--- TEXT EXTRACT ---

Before getting pregnant, I never had any self-doubts when it came to working out. I’ve always loved exercise, and I kept resistance training until I was 38 weeks pregnant and doing low-intensity cardio up to the end. But for the first time in my life, I struggled through my workout—even though I was just walking on a treadmill at my own pace, about 2.3 miles per hour.

I was aiming for 30 minutes but only got about halfway there. It felt so long, and I felt exhausted. To go from being fit and active my whole life to then pushing myself to my limits with a simple walk on the treadmill was really tough for me.​

“I am choosing to focus on the small wins, not the setbacks.”

That was the first time it really physically hit me that my fitness level was no longer the same as it had been. At the same time, I had an overwhelming feeling of achievement. Although the session was really hard, it sparked a new determination and motivation in me not to reflect on what I didn’t do, but to celebrate what I did accomplish in that first workout.

From that point on, I was on a new journey to regain and rebuild my strength. No matter how hard it felt, I made a commitment to myself to show up every day and give it the best I could. I was excited for my next workout and to see how much harder I could push myself every day. After all, progress is progress—whether I walked for just one extra minute or a few more feet than the day before.

--- STORED ROWS ---

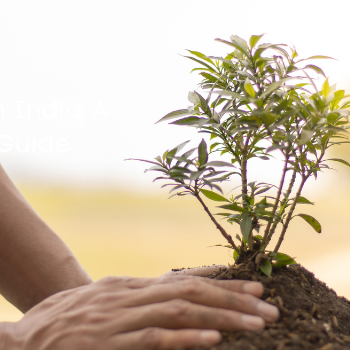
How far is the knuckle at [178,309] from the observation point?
32.8 inches

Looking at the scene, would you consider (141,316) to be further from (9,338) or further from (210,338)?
(9,338)

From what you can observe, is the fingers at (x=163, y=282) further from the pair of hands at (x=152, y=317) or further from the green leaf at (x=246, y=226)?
the green leaf at (x=246, y=226)

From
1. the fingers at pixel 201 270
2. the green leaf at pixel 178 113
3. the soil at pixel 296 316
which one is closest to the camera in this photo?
the soil at pixel 296 316

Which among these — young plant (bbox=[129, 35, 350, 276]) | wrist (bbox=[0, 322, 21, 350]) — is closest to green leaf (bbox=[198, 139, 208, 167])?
young plant (bbox=[129, 35, 350, 276])

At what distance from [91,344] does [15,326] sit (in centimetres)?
33

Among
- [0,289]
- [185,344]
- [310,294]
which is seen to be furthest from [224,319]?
[0,289]

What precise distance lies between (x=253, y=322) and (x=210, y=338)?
0.36 ft

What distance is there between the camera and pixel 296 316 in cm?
88

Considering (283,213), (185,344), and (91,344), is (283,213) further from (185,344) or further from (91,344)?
(91,344)

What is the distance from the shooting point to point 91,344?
82cm

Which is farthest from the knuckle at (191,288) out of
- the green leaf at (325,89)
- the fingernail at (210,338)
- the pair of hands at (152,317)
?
the green leaf at (325,89)

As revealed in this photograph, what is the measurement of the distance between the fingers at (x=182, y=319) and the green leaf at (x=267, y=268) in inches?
6.7

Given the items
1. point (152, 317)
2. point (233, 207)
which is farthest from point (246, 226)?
point (152, 317)

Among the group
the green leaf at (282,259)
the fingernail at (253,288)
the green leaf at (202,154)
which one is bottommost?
the fingernail at (253,288)
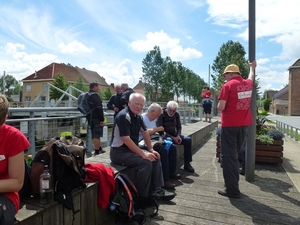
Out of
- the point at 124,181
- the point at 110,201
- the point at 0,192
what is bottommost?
the point at 110,201

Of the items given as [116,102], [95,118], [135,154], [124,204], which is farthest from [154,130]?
[116,102]

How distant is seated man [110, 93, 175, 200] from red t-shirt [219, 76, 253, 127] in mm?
1131

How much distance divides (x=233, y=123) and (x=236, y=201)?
102cm

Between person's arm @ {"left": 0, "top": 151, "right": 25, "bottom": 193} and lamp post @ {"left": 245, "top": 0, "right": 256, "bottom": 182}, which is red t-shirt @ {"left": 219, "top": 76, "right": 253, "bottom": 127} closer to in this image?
lamp post @ {"left": 245, "top": 0, "right": 256, "bottom": 182}

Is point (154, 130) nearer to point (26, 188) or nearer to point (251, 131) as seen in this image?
point (251, 131)

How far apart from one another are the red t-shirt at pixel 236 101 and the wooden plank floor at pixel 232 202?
101cm

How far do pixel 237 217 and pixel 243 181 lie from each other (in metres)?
1.39

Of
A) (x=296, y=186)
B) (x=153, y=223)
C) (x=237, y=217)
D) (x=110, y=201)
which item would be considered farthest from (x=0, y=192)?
(x=296, y=186)

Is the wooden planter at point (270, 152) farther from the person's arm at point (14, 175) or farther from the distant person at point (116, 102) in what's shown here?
the person's arm at point (14, 175)

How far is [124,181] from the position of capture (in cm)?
280

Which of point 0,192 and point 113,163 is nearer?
point 0,192

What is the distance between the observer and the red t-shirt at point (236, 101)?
11.4 feet

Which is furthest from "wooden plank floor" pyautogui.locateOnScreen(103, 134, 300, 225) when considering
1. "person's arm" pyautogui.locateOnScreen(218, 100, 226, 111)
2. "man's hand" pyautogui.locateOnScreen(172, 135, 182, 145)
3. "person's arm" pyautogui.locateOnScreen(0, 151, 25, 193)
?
"person's arm" pyautogui.locateOnScreen(0, 151, 25, 193)

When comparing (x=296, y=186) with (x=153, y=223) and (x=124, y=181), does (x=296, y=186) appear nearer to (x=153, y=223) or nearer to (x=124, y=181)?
(x=153, y=223)
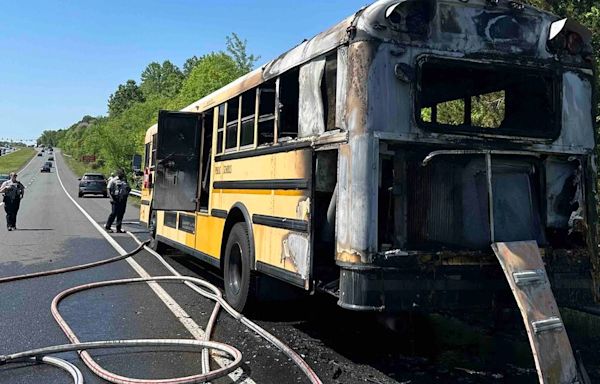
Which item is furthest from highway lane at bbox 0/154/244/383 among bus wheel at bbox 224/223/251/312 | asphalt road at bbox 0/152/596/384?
bus wheel at bbox 224/223/251/312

---

▶ **TASK DIRECTIONS**
Reproduce the whole passage above about getting back to exercise after pregnancy, word for word.

▶ **EXERCISE RESULT**
Before getting pregnant, I never had any self-doubts when it came to working out. I’ve always loved exercise, and I kept resistance training until I was 38 weeks pregnant and doing low-intensity cardio up to the end. But for the first time in my life, I struggled through my workout—even though I was just walking on a treadmill at my own pace, about 2.3 miles per hour.

I was aiming for 30 minutes but only got about halfway there. It felt so long, and I felt exhausted. To go from being fit and active my whole life to then pushing myself to my limits with a simple walk on the treadmill was really tough for me.​

“I am choosing to focus on the small wins, not the setbacks.”

That was the first time it really physically hit me that my fitness level was no longer the same as it had been. At the same time, I had an overwhelming feeling of achievement. Although the session was really hard, it sparked a new determination and motivation in me not to reflect on what I didn’t do, but to celebrate what I did accomplish in that first workout.

From that point on, I was on a new journey to regain and rebuild my strength. No matter how hard it felt, I made a commitment to myself to show up every day and give it the best I could. I was excited for my next workout and to see how much harder I could push myself every day. After all, progress is progress—whether I walked for just one extra minute or a few more feet than the day before.